[Directions]
A) How would you render the sentence "Can you give us more info on the use?" from the forum thread on driving Cree LEDs in Spanish?
B) Could you recast the paragraph beginning "Im was thinking about using 5 or 6 Lm3404HV" from the forum thread on driving Cree LEDs as a short list that keeps its main facts?
C) Would you carry on the forum thread on driving 92 Cree LEDs from the point where it stops?

[Page]
# Help in drive 92*Cree XRE P4 leds.



## Murilo (Mar 31, 2008)

Hi all 
My name is Murilo, im from Brazil and im trying to turn on at same time 92 Cree P4 leds.

Im was thinking about using 5 or 6 Lm3404HV but i dont know if its the best option, can someone give me some tips? ^^
In Lm3404Hv i was thinking in use a 73v x 6Ah supply to drive 3 rails with 18 leds and 2 rails with 19 leds, each one at 1A of current.

Someone have a better way to do this array?

http://img152.imageshack.us/my.php?image=dsc09400qe9.jpg
http://img143.imageshack.us/my.php?image=dsc09391mq7.jpg


Tks all 
Hugs
Murilo

PS: (sorry for my english :thumbsdow)


----------



## Mash (Mar 31, 2008)

Can you give us more info on the use?


----------



## Murilo (Apr 1, 2008)

Mash said:


> Can you give us more info on the use?




Sure, 

Im making a little led blade, in this form:
http://img521.imageshack.us/img521/91/dsc09431bw6.jpg

But i dont know which is the best way to drive then, maybe someone have a better idea then my (using lm3404hv)

the heatsink
http://img527.imageshack.us/img527/4931/heatsinkyq8.th.jpg

the blade with glue on heatsink
http://img262.imageshack.us/my.php?image=bladefullcb5.jpg

not necessary this wiring...
http://img527.imageshack.us/my.php?image=halfwiredbladerk7.jpg


can someone help me please? :$


----------



## Shaocaholica (Apr 3, 2008)

Are they all in series? Won't that be like 300V+ input? Thats pretty high.


----------



## dat2zip (Apr 3, 2008)

Murilo said:


> Hi all
> My name is Murilo, im from Brazil and im trying to turn on at same time 92 Cree P4 leds.
> 
> Im was thinking about using 5 or 6 Lm3404HV but i dont know if its the best option, can someone give me some tips? ^^
> ...

[Listed entries]

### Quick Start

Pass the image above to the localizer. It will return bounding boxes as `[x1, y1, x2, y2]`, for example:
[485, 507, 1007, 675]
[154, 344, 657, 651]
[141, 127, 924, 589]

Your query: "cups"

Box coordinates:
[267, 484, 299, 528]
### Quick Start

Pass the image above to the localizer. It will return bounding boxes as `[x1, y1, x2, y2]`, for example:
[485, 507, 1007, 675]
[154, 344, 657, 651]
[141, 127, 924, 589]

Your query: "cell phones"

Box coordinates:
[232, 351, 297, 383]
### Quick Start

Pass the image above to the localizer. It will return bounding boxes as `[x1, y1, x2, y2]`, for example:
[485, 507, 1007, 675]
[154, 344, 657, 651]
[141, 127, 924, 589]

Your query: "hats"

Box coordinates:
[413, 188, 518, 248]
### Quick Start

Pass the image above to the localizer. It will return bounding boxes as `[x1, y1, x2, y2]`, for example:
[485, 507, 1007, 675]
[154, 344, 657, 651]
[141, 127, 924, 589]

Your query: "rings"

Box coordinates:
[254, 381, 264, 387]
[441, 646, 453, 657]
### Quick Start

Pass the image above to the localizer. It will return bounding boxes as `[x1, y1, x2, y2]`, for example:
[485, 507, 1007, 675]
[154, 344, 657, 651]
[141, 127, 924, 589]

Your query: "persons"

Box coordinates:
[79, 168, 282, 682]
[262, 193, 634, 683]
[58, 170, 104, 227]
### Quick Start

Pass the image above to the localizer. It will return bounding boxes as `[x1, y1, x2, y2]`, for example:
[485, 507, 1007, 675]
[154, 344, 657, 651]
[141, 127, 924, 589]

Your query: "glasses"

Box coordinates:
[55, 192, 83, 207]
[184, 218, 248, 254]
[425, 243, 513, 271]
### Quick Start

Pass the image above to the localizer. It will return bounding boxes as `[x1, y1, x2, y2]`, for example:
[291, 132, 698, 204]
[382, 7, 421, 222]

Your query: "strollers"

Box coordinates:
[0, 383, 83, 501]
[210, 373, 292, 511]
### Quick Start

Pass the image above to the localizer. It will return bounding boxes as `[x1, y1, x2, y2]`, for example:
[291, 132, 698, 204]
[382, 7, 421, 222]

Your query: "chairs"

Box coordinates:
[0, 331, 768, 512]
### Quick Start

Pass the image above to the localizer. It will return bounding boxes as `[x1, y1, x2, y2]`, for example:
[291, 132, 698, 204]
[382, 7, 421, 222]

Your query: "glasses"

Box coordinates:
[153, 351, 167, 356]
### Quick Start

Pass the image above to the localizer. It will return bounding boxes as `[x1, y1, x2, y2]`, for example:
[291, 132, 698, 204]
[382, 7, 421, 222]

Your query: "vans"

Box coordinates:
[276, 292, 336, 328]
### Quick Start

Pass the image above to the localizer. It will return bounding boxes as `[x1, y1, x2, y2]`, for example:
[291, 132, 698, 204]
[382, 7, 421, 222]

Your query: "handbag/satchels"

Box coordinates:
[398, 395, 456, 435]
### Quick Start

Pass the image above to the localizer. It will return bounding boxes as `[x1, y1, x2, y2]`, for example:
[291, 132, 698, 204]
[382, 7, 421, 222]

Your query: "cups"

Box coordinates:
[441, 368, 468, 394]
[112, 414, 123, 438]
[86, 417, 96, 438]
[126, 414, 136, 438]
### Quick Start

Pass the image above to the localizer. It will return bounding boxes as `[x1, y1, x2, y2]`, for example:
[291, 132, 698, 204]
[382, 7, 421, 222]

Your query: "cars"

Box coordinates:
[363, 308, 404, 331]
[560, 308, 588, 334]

--

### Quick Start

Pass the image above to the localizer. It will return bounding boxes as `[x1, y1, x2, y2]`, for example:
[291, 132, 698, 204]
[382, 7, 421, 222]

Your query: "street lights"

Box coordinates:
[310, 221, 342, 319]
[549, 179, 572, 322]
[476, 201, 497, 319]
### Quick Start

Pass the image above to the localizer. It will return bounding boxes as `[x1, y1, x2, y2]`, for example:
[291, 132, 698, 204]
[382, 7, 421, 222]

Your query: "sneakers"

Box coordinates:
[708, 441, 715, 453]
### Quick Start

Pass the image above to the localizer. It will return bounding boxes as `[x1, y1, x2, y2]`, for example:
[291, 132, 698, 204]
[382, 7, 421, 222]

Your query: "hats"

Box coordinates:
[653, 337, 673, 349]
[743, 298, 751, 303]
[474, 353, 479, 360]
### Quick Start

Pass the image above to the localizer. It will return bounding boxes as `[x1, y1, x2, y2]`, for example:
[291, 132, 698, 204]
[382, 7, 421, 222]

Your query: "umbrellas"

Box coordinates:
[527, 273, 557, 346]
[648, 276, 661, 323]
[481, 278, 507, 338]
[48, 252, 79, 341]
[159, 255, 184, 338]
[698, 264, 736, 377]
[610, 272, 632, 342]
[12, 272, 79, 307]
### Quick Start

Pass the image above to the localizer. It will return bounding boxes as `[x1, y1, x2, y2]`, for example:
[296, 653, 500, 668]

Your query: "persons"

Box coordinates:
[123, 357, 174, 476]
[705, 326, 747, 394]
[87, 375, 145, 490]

[Final results]
A) ¿Puedes darnos más información sobre el uso?

B)
- Considering 5 or 6 LM3404HV drivers, but unsure whether they are the best option, and asking for tips.
- Plans a 73 V, 6 Ah supply.
- Would drive 3 rails of 18 LEDs and 2 rails of 19 LEDs.
- Each rail would run at 1 A.

C)
What is the supply range? You mention 73V. If that is a battery what is the full charge state and what is the fully discharged state voltage?

You might be better off with a linear regulator for some of the strings and the odd remainder a LM3404HV for the balance.

Another possibility if Vin doesn't vary too much is just a plain resistor.

Wayne


----------



## Murilo (Apr 3, 2008)

Shaocaholica said:


> Are they all in series? Won't that be like 300V+ input? Thats pretty high.



Not, on 5*lm3404hv im thinking in 3 lines with 18 leds in series and 2 lines with 19 leds in series, i will use exactly 92 leds, so maybe i need a 74v @6A suplly. 


Or can use 6*lm3404hv with 4 lines with 15 leds in series and 2 lines with 16 leds in series, in this configuration i need a ~65v @6/7A supply.


I was thinking in use computer power suplly with mod for higher output, i think i easy get about 20v 8A(i have 5 ps in my hands ), but the problem is the current of it.... i dont know how i can control it.. 

A friend in China found the lm3404hv for ~8 USD, and just for tell i buy a 300w AT power suplly for less then 8 USD, so idk what i can use 











Someone can help me? has some better idea?

Tks
Murilo


----------



## Mel_PL (Apr 3, 2008)

Murilo said:


> Hi all
> 
> Someone have a better way to do this array?
> 
> ...




Put off 2 LEDs, you got 90 pieces then.
Make 30 x 3 in series (each "three" with a resistor) fed from appropriate SLA. It will eat about 30 amps .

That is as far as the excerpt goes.